_Data records_
· · ·

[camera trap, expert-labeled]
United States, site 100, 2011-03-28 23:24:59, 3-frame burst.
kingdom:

· · ·

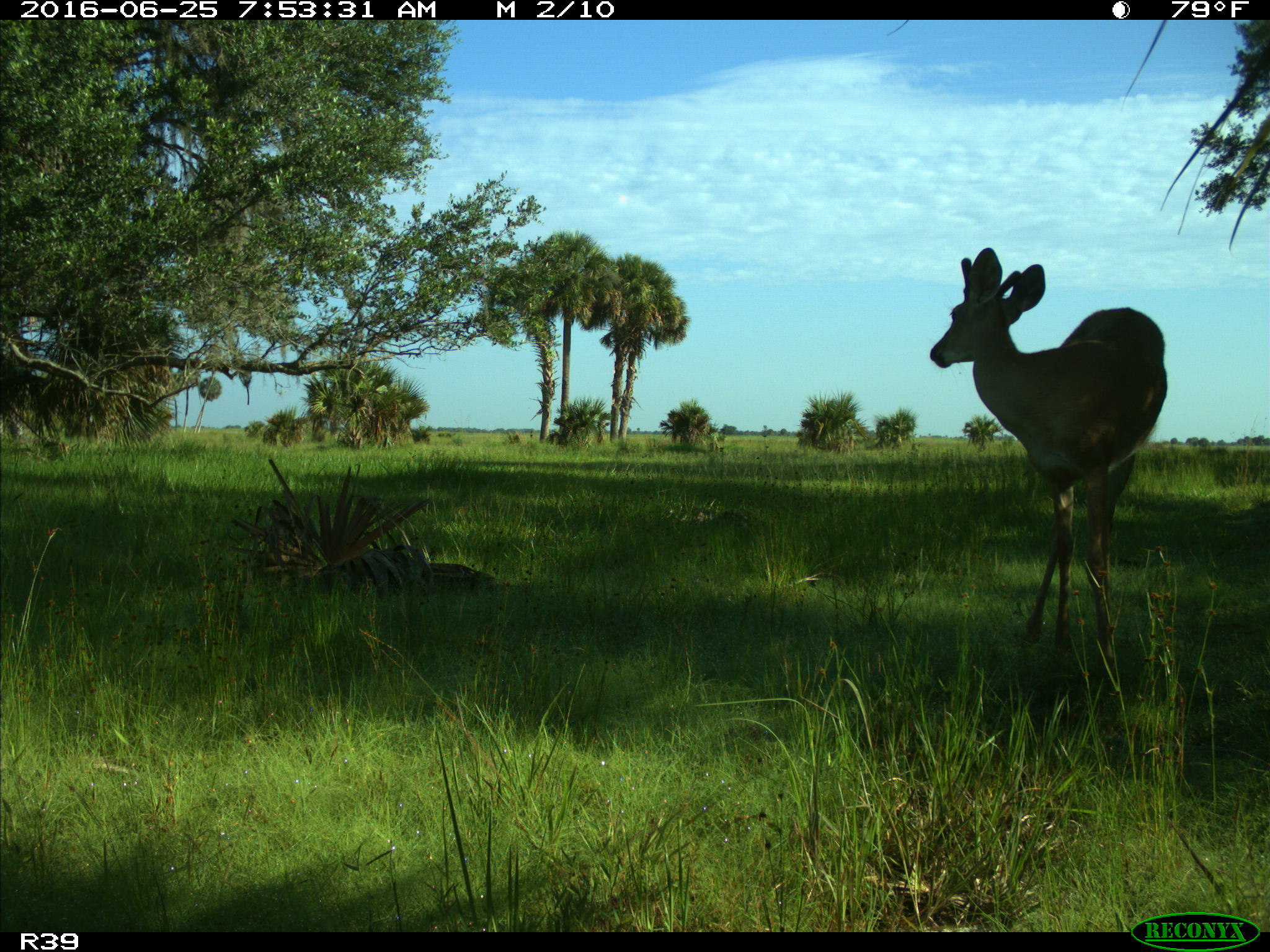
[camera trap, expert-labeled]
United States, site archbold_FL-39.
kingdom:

· · ·

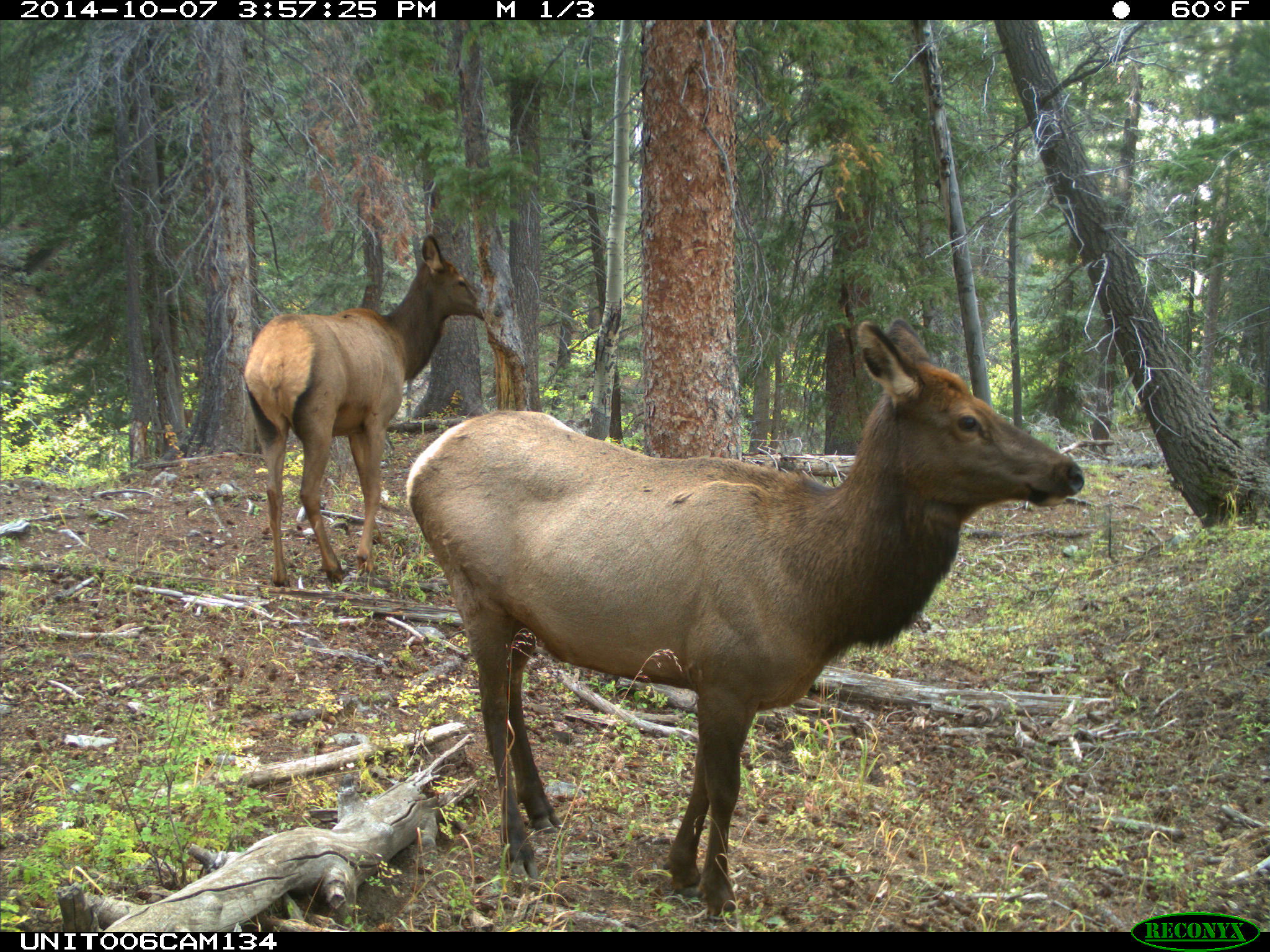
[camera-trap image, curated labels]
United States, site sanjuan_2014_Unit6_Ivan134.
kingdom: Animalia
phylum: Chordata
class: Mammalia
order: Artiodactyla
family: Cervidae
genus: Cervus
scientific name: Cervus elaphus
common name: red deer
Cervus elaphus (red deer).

· · ·

Show every line from the entries above in which "site" appears.

_Task answer_
United States, site 100, 2011-03-28 23:24:59, 3-frame burst.
United States, site archbold_FL-39.
United States, site sanjuan_2014_Unit6_Ivan134.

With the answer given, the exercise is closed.